Pour prouver le bien-fondé du projet aux grandes entreprises, il doit y avoir un moyen d’en faire le suivi et de rendre des comptes. Vous ne pouvez pas vous contenter de vous présenter en disant : « Hey, nous allons faire de notre mieux ». Si vous voulez séduire les grandes entreprises, les gros joueurs, vous devez leur présenter des chiffres concrets. J’ai même été en mesure de faire le calcul et de déterminer la réduction nette de carbone pour les clients, les réductions de gaz à effet de serre, etc.


Une fois que le polystyrène est recyclé, à quoi peut-il servir?


La technologie permettant de recycler la styromousse est très solide et existe depuis maintenant 20 ans. Contrairement à d’autres formes de recyclage qui ont évolué, rien n’a changé en deux décennies, et ce, jusqu’à tout récemment. La technologie actuelle permet d’assurer que la matière est densifiée aux fins de transport. Nous en accumulons assez pour en avoir entre 22 680 et 24 949 kg (50 000 et 55 000 lb), puis nous les exportons vers quelques entreprises qui peuvent les transformer pour leur donner pratiquement toutes les formes possibles. Je vous garantis que pratiquement chaque Canadien aura chez lui un objet contenant du polystyrène recyclé. Cela peut être des moulures, des armoires, un dosseret, la moulure autour de votre écran d’ordinateur, etc. Ils peuvent leur donner pratiquement n’importe quel aspect.


Styro-Go occupe un maillon essentiel de la chaîne alimentaire du recyclage. Pour la plupart des matières, le défi ne réside pas dans la phase de collecte, mais plutôt dans la façon de les recycler, ou de les recycler mieux. À l’exception de la styromousse, la technologie de recyclage est assez solide, mais doit être mise à jour pour être plus polyvalente. Pour un recyclage efficace de la styromousse, le défi réside dans la collecte.

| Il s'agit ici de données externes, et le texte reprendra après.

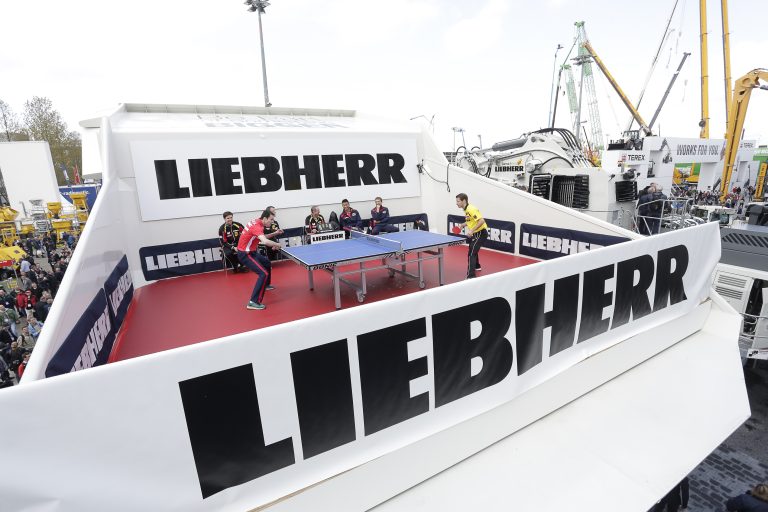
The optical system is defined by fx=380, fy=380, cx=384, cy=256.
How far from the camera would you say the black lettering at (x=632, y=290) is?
4020 mm

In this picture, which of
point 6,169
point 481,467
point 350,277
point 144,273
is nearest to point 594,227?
point 350,277

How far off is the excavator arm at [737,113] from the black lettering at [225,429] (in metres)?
26.2

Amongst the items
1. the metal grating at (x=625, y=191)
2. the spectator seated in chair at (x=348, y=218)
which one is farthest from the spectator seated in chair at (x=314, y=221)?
the metal grating at (x=625, y=191)

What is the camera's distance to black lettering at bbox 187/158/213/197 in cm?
809

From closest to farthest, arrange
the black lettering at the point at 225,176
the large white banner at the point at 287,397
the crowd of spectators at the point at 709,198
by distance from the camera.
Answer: the large white banner at the point at 287,397, the black lettering at the point at 225,176, the crowd of spectators at the point at 709,198

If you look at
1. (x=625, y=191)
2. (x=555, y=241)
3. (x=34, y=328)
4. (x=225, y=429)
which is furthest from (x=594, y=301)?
(x=34, y=328)

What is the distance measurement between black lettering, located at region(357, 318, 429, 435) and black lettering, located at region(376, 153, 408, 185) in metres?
7.90

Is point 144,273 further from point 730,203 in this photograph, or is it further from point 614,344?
point 730,203

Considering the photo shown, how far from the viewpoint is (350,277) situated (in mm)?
7480

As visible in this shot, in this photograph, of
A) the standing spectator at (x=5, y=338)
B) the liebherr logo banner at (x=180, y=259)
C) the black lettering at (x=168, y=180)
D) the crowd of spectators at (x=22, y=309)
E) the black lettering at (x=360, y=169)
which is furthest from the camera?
the black lettering at (x=360, y=169)

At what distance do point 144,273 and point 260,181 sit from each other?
3068 millimetres

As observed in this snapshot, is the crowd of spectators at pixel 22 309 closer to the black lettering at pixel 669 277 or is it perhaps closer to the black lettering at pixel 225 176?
the black lettering at pixel 225 176

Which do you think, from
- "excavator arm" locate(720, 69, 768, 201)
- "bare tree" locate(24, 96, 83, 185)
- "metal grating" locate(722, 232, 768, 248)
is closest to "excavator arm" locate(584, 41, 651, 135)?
"excavator arm" locate(720, 69, 768, 201)

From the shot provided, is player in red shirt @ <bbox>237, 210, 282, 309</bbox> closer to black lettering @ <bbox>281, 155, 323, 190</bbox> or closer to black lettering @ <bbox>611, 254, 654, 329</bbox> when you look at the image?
black lettering @ <bbox>281, 155, 323, 190</bbox>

Ainsi, alors que nous travaillons actuellement avec des recycleurs à l’étranger, nous sommes très enthousiastes à l’idée de travailler avec Pyrowave et GreenMantra qui apportent des mises à jour vitales à la technologie de recyclage; toutefois, le problème principal reste entier : comment collecter la styromousse à grande échelle et de façon rentable? Styro-Go est le lien vital pour boucler la boucle afin de permettre une collecte rentable de la styromousse aux fins de recyclage.